Sr. Ministro, veio aqui dizer-nos que uma das prioridades deste Governo é o reforço dos cuidados de saúde primários, que é necessário reforçar. Muito bem. Mas como é que reforça os cuidados de saúde primários quando despede enfermeiros? Como é que o Sr. Ministro pretende reforçar os cuidados de saúde primários quando temos 1,7 milhões de utentes sem médico de família e quando as aposentações dos médicos no nosso País não param de aumentar?
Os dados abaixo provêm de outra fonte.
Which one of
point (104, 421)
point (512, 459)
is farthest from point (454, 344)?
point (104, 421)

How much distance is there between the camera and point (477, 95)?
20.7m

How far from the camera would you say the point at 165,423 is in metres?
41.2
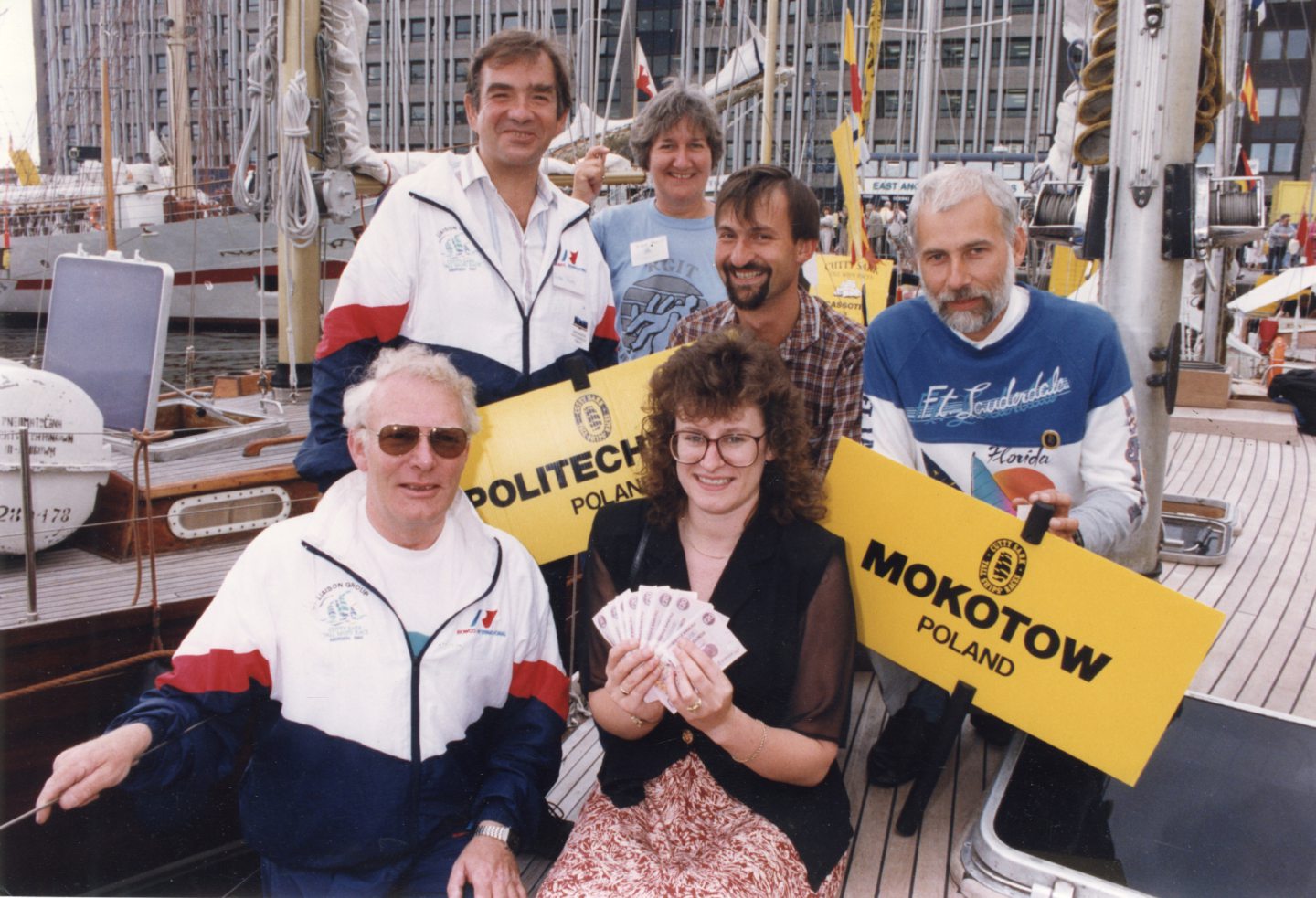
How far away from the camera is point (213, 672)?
2109 mm

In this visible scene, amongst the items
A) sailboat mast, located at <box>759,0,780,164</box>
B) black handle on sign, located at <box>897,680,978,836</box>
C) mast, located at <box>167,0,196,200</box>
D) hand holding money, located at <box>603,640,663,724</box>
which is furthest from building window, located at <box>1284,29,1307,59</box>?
hand holding money, located at <box>603,640,663,724</box>

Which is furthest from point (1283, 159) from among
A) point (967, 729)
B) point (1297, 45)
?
point (967, 729)

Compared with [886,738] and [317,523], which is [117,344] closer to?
[317,523]

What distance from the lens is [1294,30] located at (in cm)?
5031

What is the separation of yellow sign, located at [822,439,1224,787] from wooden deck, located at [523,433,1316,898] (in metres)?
0.40

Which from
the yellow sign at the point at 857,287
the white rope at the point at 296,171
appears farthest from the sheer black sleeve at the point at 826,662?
the yellow sign at the point at 857,287

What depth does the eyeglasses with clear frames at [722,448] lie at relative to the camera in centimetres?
223

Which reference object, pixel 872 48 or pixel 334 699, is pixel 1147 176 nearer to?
pixel 334 699

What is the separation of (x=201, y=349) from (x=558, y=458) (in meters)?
23.6

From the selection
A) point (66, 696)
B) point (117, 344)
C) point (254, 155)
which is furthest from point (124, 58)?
point (66, 696)

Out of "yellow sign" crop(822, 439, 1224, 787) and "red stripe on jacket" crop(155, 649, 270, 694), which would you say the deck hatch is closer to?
"red stripe on jacket" crop(155, 649, 270, 694)

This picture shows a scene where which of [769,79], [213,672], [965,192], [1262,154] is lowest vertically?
[213,672]

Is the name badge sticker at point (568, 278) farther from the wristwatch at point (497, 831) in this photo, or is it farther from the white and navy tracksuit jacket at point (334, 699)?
the wristwatch at point (497, 831)

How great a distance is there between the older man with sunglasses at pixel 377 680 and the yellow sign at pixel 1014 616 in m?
0.99
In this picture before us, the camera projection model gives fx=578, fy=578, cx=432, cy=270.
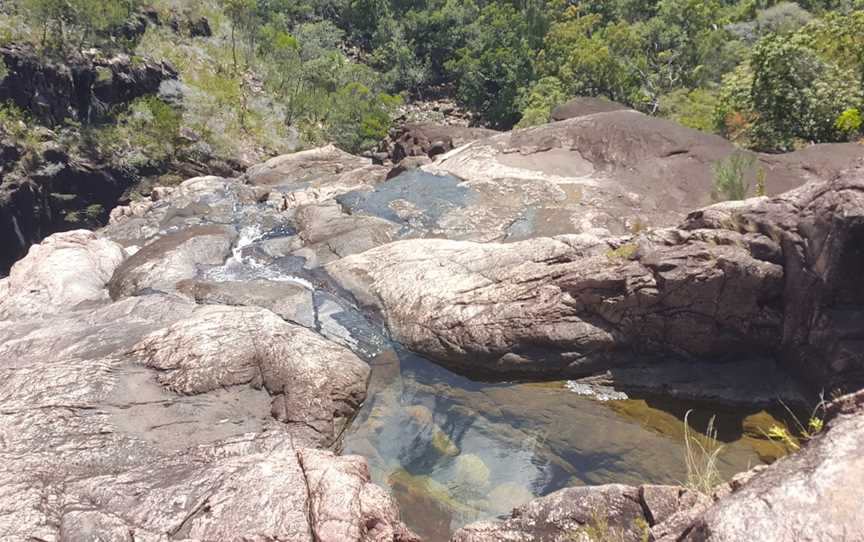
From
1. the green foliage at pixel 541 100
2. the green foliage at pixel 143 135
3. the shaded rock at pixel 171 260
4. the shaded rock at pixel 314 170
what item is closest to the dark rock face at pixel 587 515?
the shaded rock at pixel 171 260

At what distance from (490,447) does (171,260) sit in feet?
33.7

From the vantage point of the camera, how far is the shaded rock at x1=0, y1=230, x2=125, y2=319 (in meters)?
13.4

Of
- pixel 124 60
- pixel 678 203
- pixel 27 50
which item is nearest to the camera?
pixel 678 203

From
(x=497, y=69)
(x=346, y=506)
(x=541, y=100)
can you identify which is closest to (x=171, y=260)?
(x=346, y=506)

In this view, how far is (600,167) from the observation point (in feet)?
63.5

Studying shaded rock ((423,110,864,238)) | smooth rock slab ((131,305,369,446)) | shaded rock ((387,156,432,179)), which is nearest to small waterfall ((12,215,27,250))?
shaded rock ((387,156,432,179))

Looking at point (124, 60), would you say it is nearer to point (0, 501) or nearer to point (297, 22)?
point (297, 22)

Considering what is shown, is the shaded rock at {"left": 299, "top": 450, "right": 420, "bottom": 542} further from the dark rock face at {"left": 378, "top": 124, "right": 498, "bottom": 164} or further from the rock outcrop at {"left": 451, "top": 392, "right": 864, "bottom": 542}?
the dark rock face at {"left": 378, "top": 124, "right": 498, "bottom": 164}

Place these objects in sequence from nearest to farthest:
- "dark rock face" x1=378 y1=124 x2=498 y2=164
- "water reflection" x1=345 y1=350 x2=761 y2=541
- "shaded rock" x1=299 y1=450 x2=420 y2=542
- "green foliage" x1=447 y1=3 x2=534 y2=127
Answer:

Dados recentes indicam que só em dois meses de 2011 já se aposentaram mais médicos do que na totalidade do ano de 2010, somando 987 médicos, dos quais 537 são médicos de medicina geral e familiar. Ou seja, não pára de aumentar o número de utentes sem médico de família.
Para além disso, um dos métodos muito utilizados para ocorrer à falta de médicos no nosso País, e que os vários governos foram autorizando, é a subcontratação de empresas para
colocar médicos através de «horas médicas», mas até estas têm vindo a ser reduzidas, mesmo havendo menos profissionais. Por exemplo, no Agrupamento de Centros de Saúde (ACES) do Arco Ribeirinho Sul, as «horas médicas» foram reduzidas de 121 horas para 49 horas, e só para o mês de Outubro, porque para a frente não há nenhuma previsão; tal como um conjunto de outros contratos que terminarão não serão renovados, nem esses mesmos trabalhadores serão contratados para ficarem com vínculo à função pública, como deveria ser.
É este o entendimento do Governo de reforçar os cuidados de saúde primários? E, depois, consideram estranho haver uma maior afluência às urgências hospitalares! Sr. Ministro e
Srs. Deputados, então se se encerram os cuidados de proximidade, se as pessoas não têm soluções, não têm recursos e cuidados de saúde junto da sua residência, em que o único serviço aberto é a urgência hospitalar, havendo uma situação de urgência, as pessoas dirigem-se onde? Ou ficam à espera de poder ficar pior nas suas condições de saúde?
Sr. Ministro, só não vê porque não quer ver!
Termino, Sr. Presidente, referindo que no estudo que o Sr. Ministro hoje invocou vem uma outra nota, em jeito de conclusão, sobre a necessidade de aprofundar a empresarialização ao nível dos cuidados de saúde primários. Sabemos que ao nível das unidades de saúde familiar está previsto o modelo C, ou seja, a entrega a privados desses mesmos cuidados. O que queremos saber é se no estudo também vai seguir essa recomendação e se o caminho que este Governo pretende seguir, como está quer no programa do PSD quer no Programa do Governo, é o da privatização também dos cuidados de saúde primários.